Şahin Mengü – Kim Bu Gençlik?

Gezi Parkında ve Türkiye’nin altmış beş ilinde devam eden eylemleri gerçekleştiren bu gençler kim?

Ne istiyorlar?

Bu gençlerin kim olduğunu, ne istediklerini tespit etmeden, soruyu doğru cevaplandırmak mümkün değildir.
Bu gençler gerçekler karşısında hoşnutsuzluklarını hiç çekinmeden açıkça ortaya koyanlardır.
Sağcısı, solcusu, liberali, muhafazakarıyla her görüşten gençlerin ortaya koydukları tepki, yaşam ve laik hayat tarzını koruma çabalarıdır.

Gezi direnişi diye adlandırılan olaylara katkı veren Türkiye’nin her tarafındaki, her yaştan genç, kendisine emanet edilen Atatürk devrimlerine ve onun kurduğu Cumhuriyete sahip çıkmaktadırlar.

Eylemlerde Türk bayraklarının ve Atatürk posterlerinin yoğun bir şekilde sallanması bunu ortaya koymaktadır.

Onlar Atatürk Devrimlerinin doğruluğuna herkesten çok inanmış ve en ateşli savunucularıdır.

Onlar, AKP İktidarının yaşam ve laik hayat tarzına müdahaleye başlamasıyla, bu ülkenin çağdaş medeniyetin bir parçası olmaktan uzaklaştırılacağını gördükleri anda, kimseden yardım beklemeden, bu ülkenin muhalefet partileri vardır demeden, başka güçlerden medet ummadan, kendisine emanet edilen laik Cumhuriyeti koruma ve kollama kararı vermiş, birileri rahatsız bile olsa Kemalist gençlik bu görevini yapmak için alanlara inmiştir.

Siyasi iktidarın emrindeki kolluk, haksız bir şekilde gelip kendisini yakaladığı zaman bile, davranması gerektiği gibi davranmış, aman dileyip yalvarmamıştır.

Hatta kolluğun kendi attığı gazdan zarar gören mensubuna, ‘o beni biraz evvel copluyordu’ diye düşünmeden, ilk tıbbi müdahaleyi yapmayı bir insanlık görevi saymıştır.

Geleceğine sahip çıkarken bile, insana verdiği değeri ortaya koyarak, çağdaş bir toplumun üyesi olduğunu göstermiştir.

Kendisinden alınacak çok dersler olduğunu dosta düşmana göstermiştir.

Bu çağdaş yaşamı ve laik düzeni koruma direnişinin içine bölücü ve illegal örgütlerin sızmasını önlemek için, onlardan kendisini dikkatle ayrıştırarak, iktidarın oyununu bozmuştur.

Bölücülerin, illegal örgütlerin bu gruba yaklaşmasını ve sızmasını asıl engellemesi gereken iktidar, bu gençliği toplum vicdanında mahkum etmek için, bu sızma harekatına göz bile yummuş, ama gençlik bu oyunu da bozmuştur.

Yani yaşam tarzlarını, laik Cumhuriyeti ve dolayısıyla kişisel özgürlüklerini koruma savaşından, Atatürk’ün Bursa Nutkunda tarif ettiği Türk gençliği galip çıkmıştır.

Bir koleksiyondan alınmış kayıtlar:
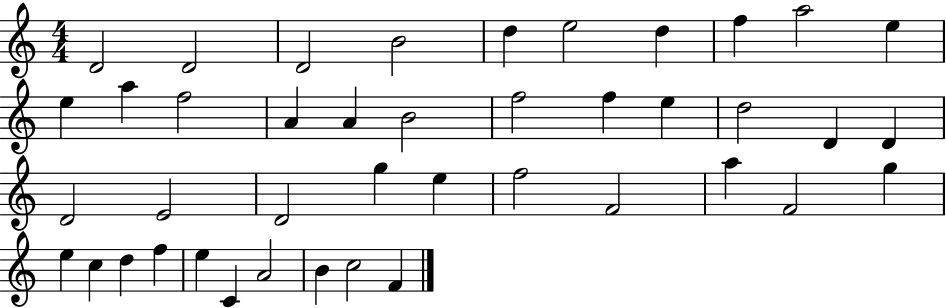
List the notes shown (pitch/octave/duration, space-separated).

D4/h D4/h D4/h B4/h D5/q E5/h D5/q F5/q A5/h E5/q E5/q A5/q F5/h A4/q A4/q B4/h F5/h F5/q E5/q D5/h D4/q D4/q D4/h E4/h D4/h G5/q E5/q F5/h F4/h A5/q F4/h G5/q E5/q C5/q D5/q F5/q E5/q C4/q A4/h B4/q C5/h F4/q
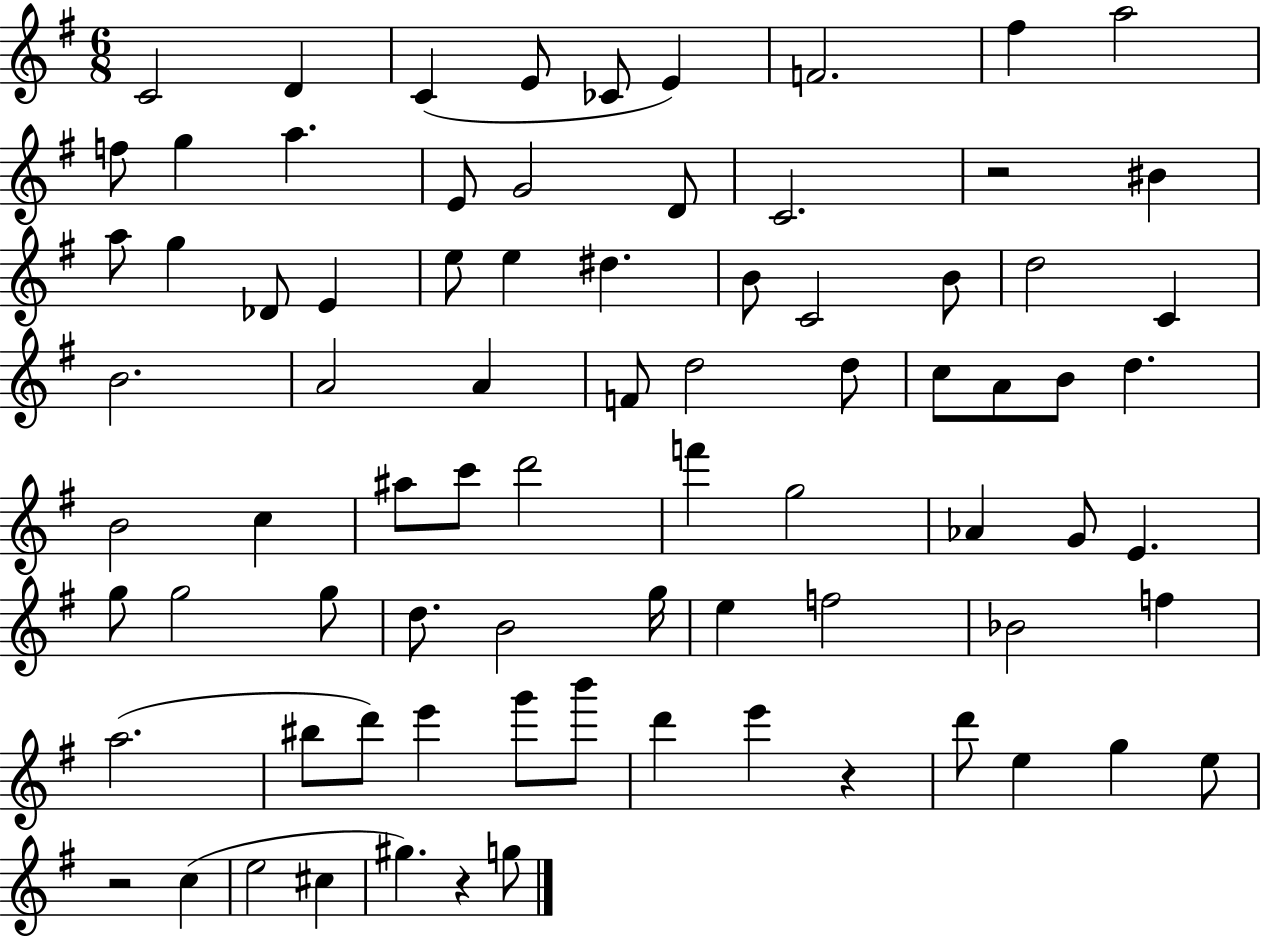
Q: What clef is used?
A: treble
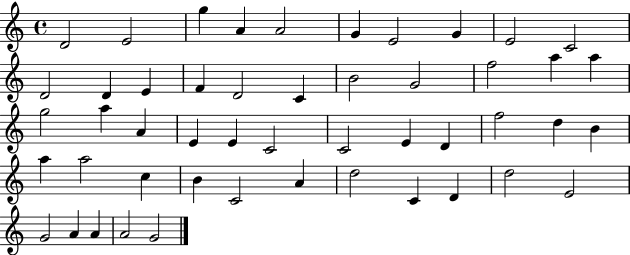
X:1
T:Untitled
M:4/4
L:1/4
K:C
D2 E2 g A A2 G E2 G E2 C2 D2 D E F D2 C B2 G2 f2 a a g2 a A E E C2 C2 E D f2 d B a a2 c B C2 A d2 C D d2 E2 G2 A A A2 G2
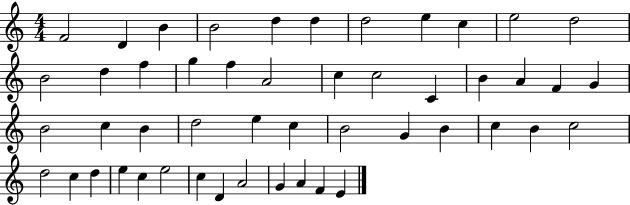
F4/h D4/q B4/q B4/h D5/q D5/q D5/h E5/q C5/q E5/h D5/h B4/h D5/q F5/q G5/q F5/q A4/h C5/q C5/h C4/q B4/q A4/q F4/q G4/q B4/h C5/q B4/q D5/h E5/q C5/q B4/h G4/q B4/q C5/q B4/q C5/h D5/h C5/q D5/q E5/q C5/q E5/h C5/q D4/q A4/h G4/q A4/q F4/q E4/q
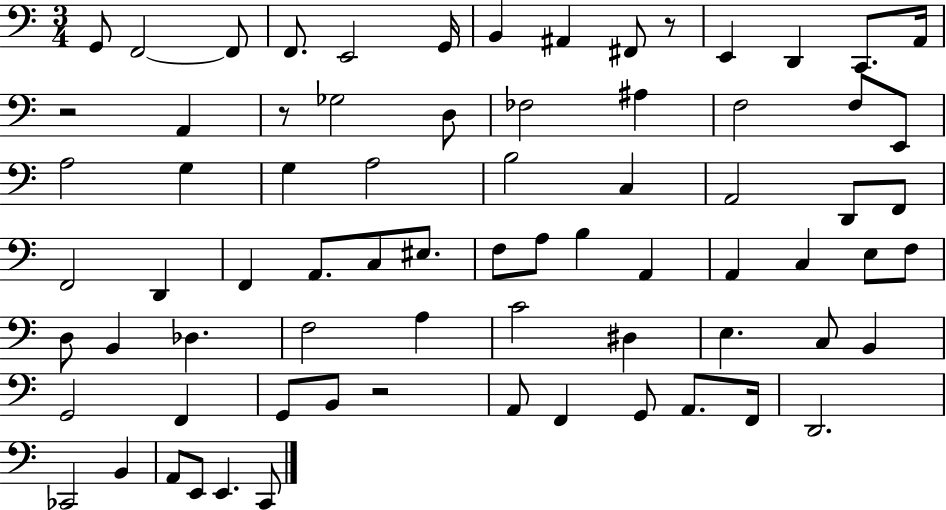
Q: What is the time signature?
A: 3/4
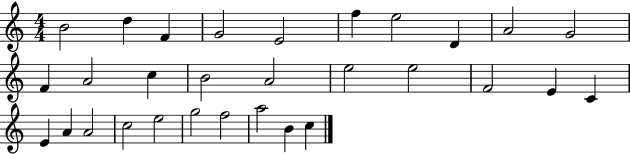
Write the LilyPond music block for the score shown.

{
  \clef treble
  \numericTimeSignature
  \time 4/4
  \key c \major
  b'2 d''4 f'4 | g'2 e'2 | f''4 e''2 d'4 | a'2 g'2 | \break f'4 a'2 c''4 | b'2 a'2 | e''2 e''2 | f'2 e'4 c'4 | \break e'4 a'4 a'2 | c''2 e''2 | g''2 f''2 | a''2 b'4 c''4 | \break \bar "|."
}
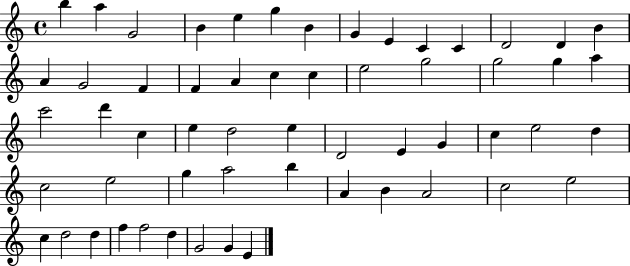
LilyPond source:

{
  \clef treble
  \time 4/4
  \defaultTimeSignature
  \key c \major
  b''4 a''4 g'2 | b'4 e''4 g''4 b'4 | g'4 e'4 c'4 c'4 | d'2 d'4 b'4 | \break a'4 g'2 f'4 | f'4 a'4 c''4 c''4 | e''2 g''2 | g''2 g''4 a''4 | \break c'''2 d'''4 c''4 | e''4 d''2 e''4 | d'2 e'4 g'4 | c''4 e''2 d''4 | \break c''2 e''2 | g''4 a''2 b''4 | a'4 b'4 a'2 | c''2 e''2 | \break c''4 d''2 d''4 | f''4 f''2 d''4 | g'2 g'4 e'4 | \bar "|."
}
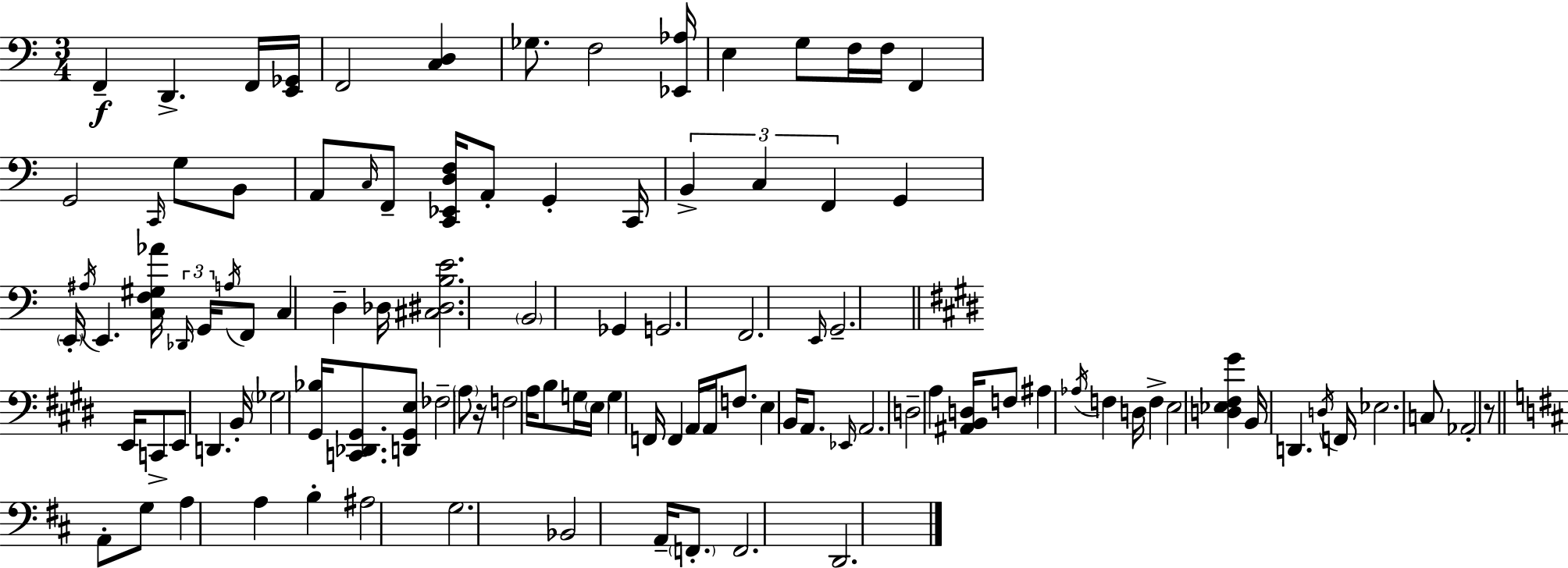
X:1
T:Untitled
M:3/4
L:1/4
K:Am
F,, D,, F,,/4 [E,,_G,,]/4 F,,2 [C,D,] _G,/2 F,2 [_E,,_A,]/4 E, G,/2 F,/4 F,/4 F,, G,,2 C,,/4 G,/2 B,,/2 A,,/2 C,/4 F,,/2 [C,,_E,,D,F,]/4 A,,/2 G,, C,,/4 B,, C, F,, G,, E,,/4 ^A,/4 E,, [C,F,^G,_A]/4 _D,,/4 G,,/4 A,/4 F,,/2 C, D, _D,/4 [^C,^D,B,E]2 B,,2 _G,, G,,2 F,,2 E,,/4 G,,2 E,,/4 C,,/2 E,,/2 D,, B,,/4 _G,2 [^G,,_B,]/4 [C,,_D,,^G,,]/2 [D,,^G,,E,]/2 _F,2 A,/2 z/4 F,2 A,/4 B,/2 G,/4 E,/4 G, F,,/4 F,, A,,/4 A,,/4 F,/2 E, B,,/4 A,,/2 _E,,/4 A,,2 D,2 A, [^A,,B,,D,]/4 F,/2 ^A, _A,/4 F, D,/4 F, E,2 [D,_E,^F,^G] B,,/4 D,, D,/4 F,,/4 _E,2 C,/2 _A,,2 z/2 A,,/2 G,/2 A, A, B, ^A,2 G,2 _B,,2 A,,/4 F,,/2 F,,2 D,,2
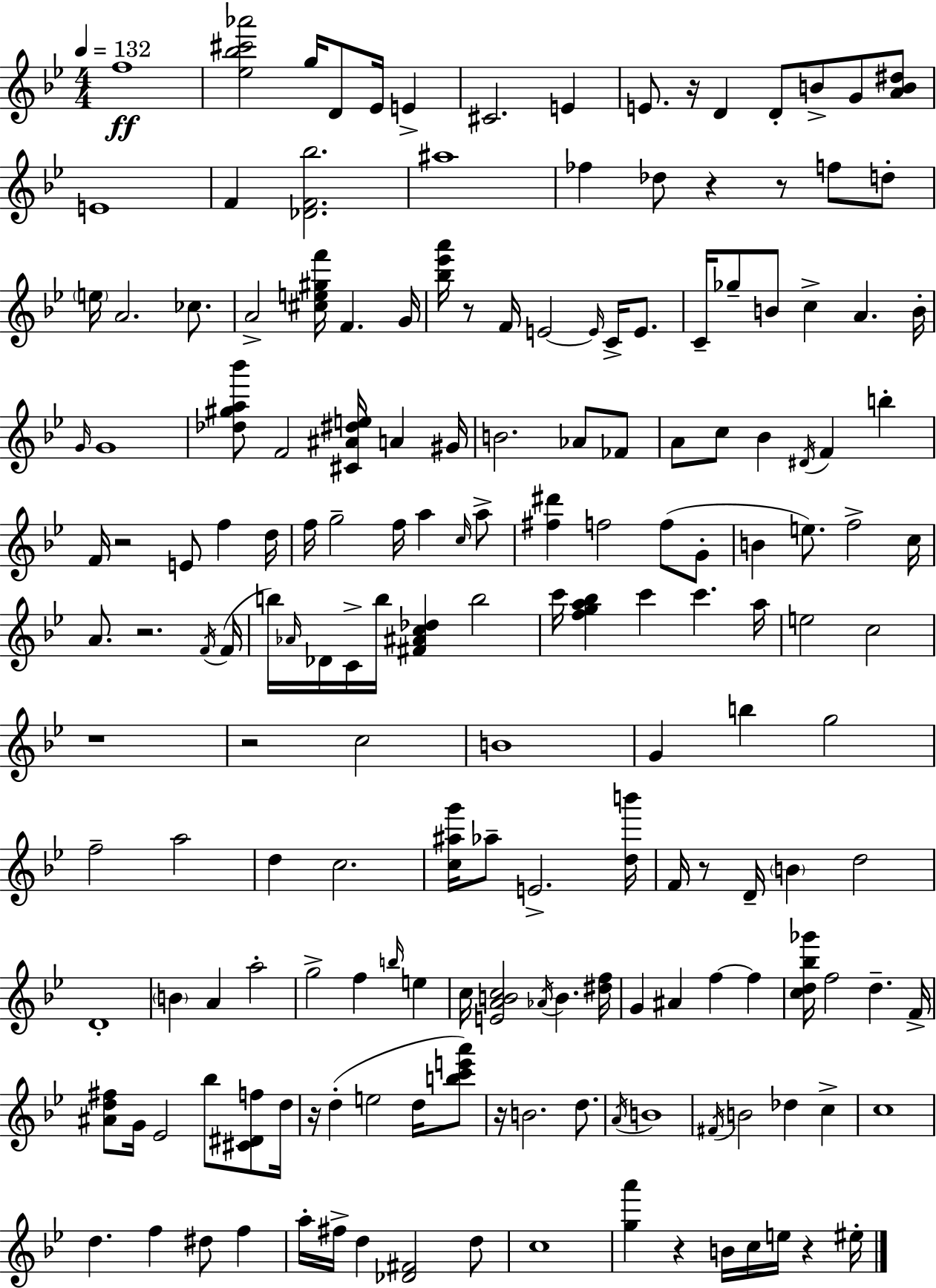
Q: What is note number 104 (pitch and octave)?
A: B5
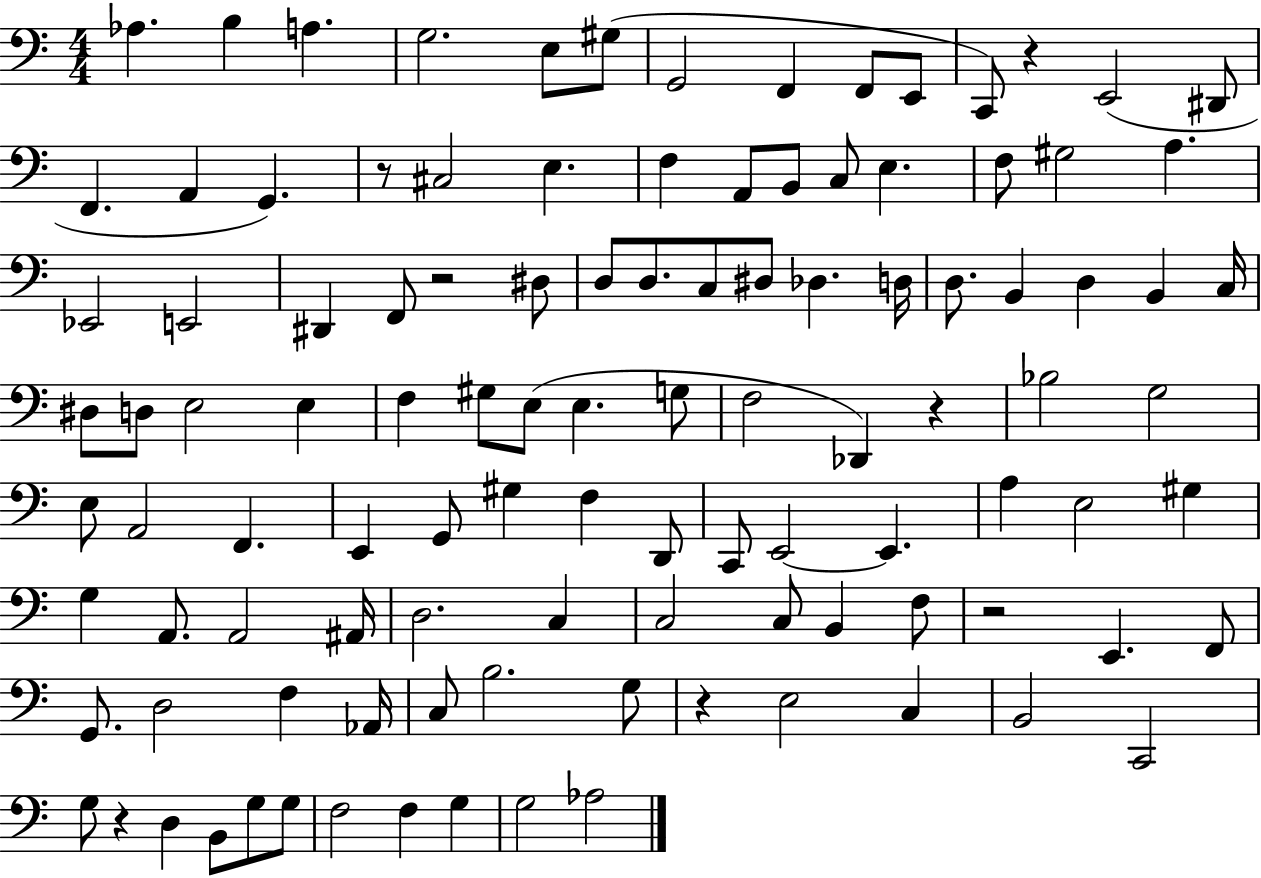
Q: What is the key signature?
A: C major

● Alıştırmada yapılacaklar
[1] Gezi Parkı eylemlerini yapan gençler üzerine yazılmış metinden "Kendisinden alınacak çok" ile başlayıp "gençliği galip çıkmıştır." ifadesine kadar devam eden bölümü değiştirmeden çıkarınız.
[2] Kayıtlarda "D4/h D4/h D4/h" geçen satırdan başlayıp "D2 E2 g A A2" geçen satıra kadar uzanan satırları, her iki uç dahil, olduğu gibi kopyalayınız. Resimleri cevabınıza almayınız.

● Eksiksiz cevaplar
[1]
Kendisinden alınacak çok dersler olduğunu dosta düşmana göstermiştir.

Bu çağdaş yaşamı ve laik düzeni koruma direnişinin içine bölücü ve illegal örgütlerin sızmasını önlemek için, onlardan kendisini dikkatle ayrıştırarak, iktidarın oyununu bozmuştur.

Bölücülerin, illegal örgütlerin bu gruba yaklaşmasını ve sızmasını asıl engellemesi gereken iktidar, bu gençliği toplum vicdanında mahkum etmek için, bu sızma harekatına göz bile yummuş, ama gençlik bu oyunu da bozmuştur.

Yani yaşam tarzlarını, laik Cumhuriyeti ve dolayısıyla kişisel özgürlüklerini koruma savaşından, Atatürk’ün Bursa Nutkunda tarif ettiği Türk gençliği galip çıkmıştır.

[2]
D4/h D4/h D4/h B4/h D5/q E5/h D5/q F5/q A5/h E5/q E5/q A5/q F5/h A4/q A4/q B4/h F5/h F5/q E5/q D5/h D4/q D4/q D4/h E4/h D4/h G5/q E5/q F5/h F4/h A5/q F4/h G5/q E5/q C5/q D5/q F5/q E5/q C4/q A4/h B4/q C5/h F4/q
Q: What clef is used?
A: treble
X:1
T:Untitled
M:4/4
L:1/4
K:C
D2 E2 g A A2 G E2 G E2 C2 D2 D E F D2 C B2 G2 f2 a a g2 a A E E C2 C2 E D f2 d B a a2 c B C2 A d2 C D d2 E2 G2 A A A2 G2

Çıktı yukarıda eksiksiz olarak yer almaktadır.